Buka Puasa di Istana, Prabowo Tegaskan Relasi Agama dan Negara di Tengah Geopolitik Global

Presiden Prabowo Subianto menggelar buka puasa bersama sejumlah tokoh organisasi Islam di Istana Negara pada Kamis (5/3/2026). Pertemuan tersebut dipandang tidak sekadar tradisi tahunan, melainkan memuat pesan politik yang menegaskan kedekatan relasi agama dan negara di Indonesia di tengah dinamika geopolitik global yang mengeras.

Dalam konteks situasi internasional yang disebut sedang memanas, pertemuan kepala negara dengan para tokoh lintas agama dipahami sebagai penanda bahwa Indonesia tidak menempatkan negara dan agama sebagai dua entitas yang berjarak. Indonesia juga dinilai tidak menganut pemisahan kaku antara urusan kenegaraan dan nilai-nilai keagamaan.

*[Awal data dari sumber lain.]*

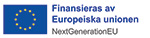 Logotyp, NextGenerationEU.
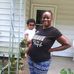 Amanda M. Matlock - Facebook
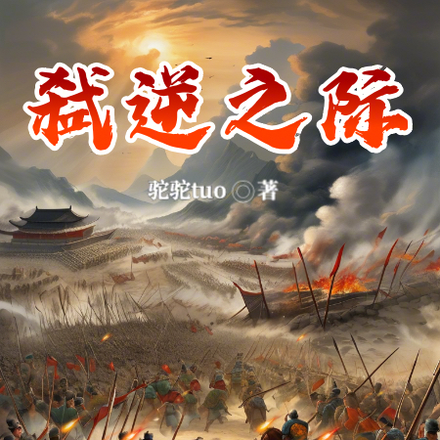 弑逆之际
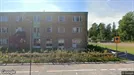 Apartment for rent, Hultsfred, Kalmar County, &lt;span class=&quot;blurred street&quot; onclick=&quot;ProcessAdRequest(13298219)&quot;&gt;&lt;span class=&quot;hint&quot;&gt;See streetname&lt;/span&gt;[xxxxxxxxxxxxx]&lt;/span&gt;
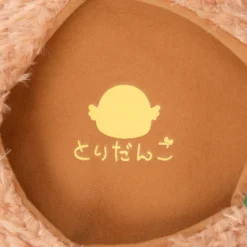 Tori-dango Plush Collection -CAPCOM Shop b99df526040346e9a831375fe20d8129.jpg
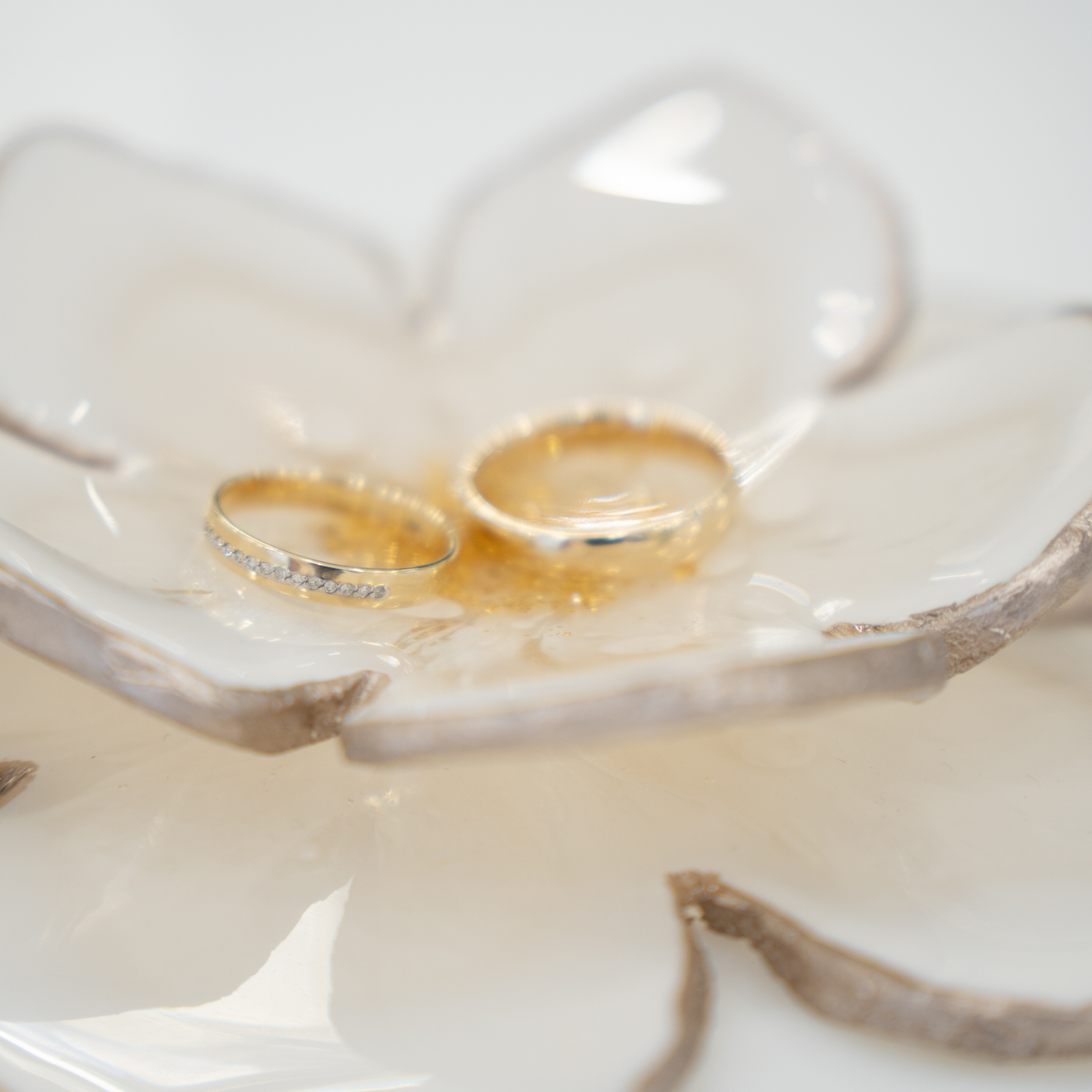 Свадебная прогулка_Максим+Юлия. Контент-съёмка и бизнес-портреты в Москве. Виктория Кулюкина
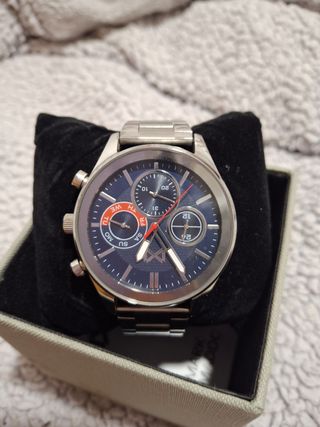 Reloj Mark Maddox hombre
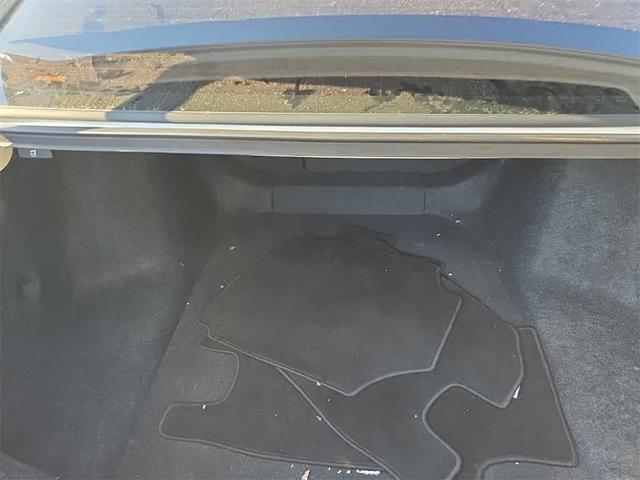 Photo of 2021 Platinum White Pearl Honda Accord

Indonesia kerap disebut bukan negara teokrasi yang berasaskan satu agama. Namun, dalam pandangan tersebut, konstitusi juga tidak menempatkan Indonesia sebagai negara sekuler yang menyingkirkan nilai ketuhanan dari ruang publik. Pancasila disebut menjadi “jalan ketiga” dengan menempatkan sila “Ketuhanan Yang Maha Esa” sebagai payung bagi tertib hukum dan sosial.

Relasi agama dan negara itu juga dikaitkan dengan mandat konstitusi. Pasal 29 UUD 1945 disebut memberi ruang bagi kehadiran negara dalam urusan keagamaan, dengan penekanan bahwa negara hadir untuk menjamin hak dasar spiritual warga, bukan mencampuri akidah. Dalam kerangka tersebut, kebijakan publik dinilai dapat selaras dengan nilai luhur agama melalui proses demokratis, bukan paksaan teokratis.

Integrasi nilai agama dalam sistem hukum nasional antara lain dicontohkan melalui Kompilasi Hukum Islam dan Undang-Undang Peradilan Agama, yang disebut tetap berjalan tanpa menghapus watak inklusif negara. Keberadaan Kementerian Agama yang telah memasuki usia 80 tahun juga dipandang sebagai bukti fasilitasi negara terhadap kehidupan beragama.

Hubungan agama dan negara digambarkan bersifat simbiotik. Agama dinilai memerlukan negara untuk menjamin kebebasan beribadah dan perlindungan hukum, sementara negara dipandang memerlukan agama sebagai jangkar etika, sumber integritas, dan perekat kohesi sosial di tengah kebhinekaan.

Di bawah kepemimpinan Prabowo, relasi pemerintah dengan organisasi keagamaan strategis disebut kian diperkuat, termasuk dengan NU, Muhammadiyah, KWI, PGI, PHDI, Walubi, dan Matakin. Dialog rutin disebut menjadi salah satu kunci untuk membahas berbagai persoalan kebangsaan, dengan tokoh agama dipandang sebagai mitra strategis dalam menyampaikan pesan pembangunan hingga ke tingkat akar rumput.

Sinergi lintas agama itu juga dikaitkan dengan dukungan moral dan diplomatik pada isu-isu kemanusiaan, salah satunya mengenai Palestina. Suara kolektif tokoh lintas agama disebut dapat memperkuat posisi diplomasi Indonesia di mata dunia.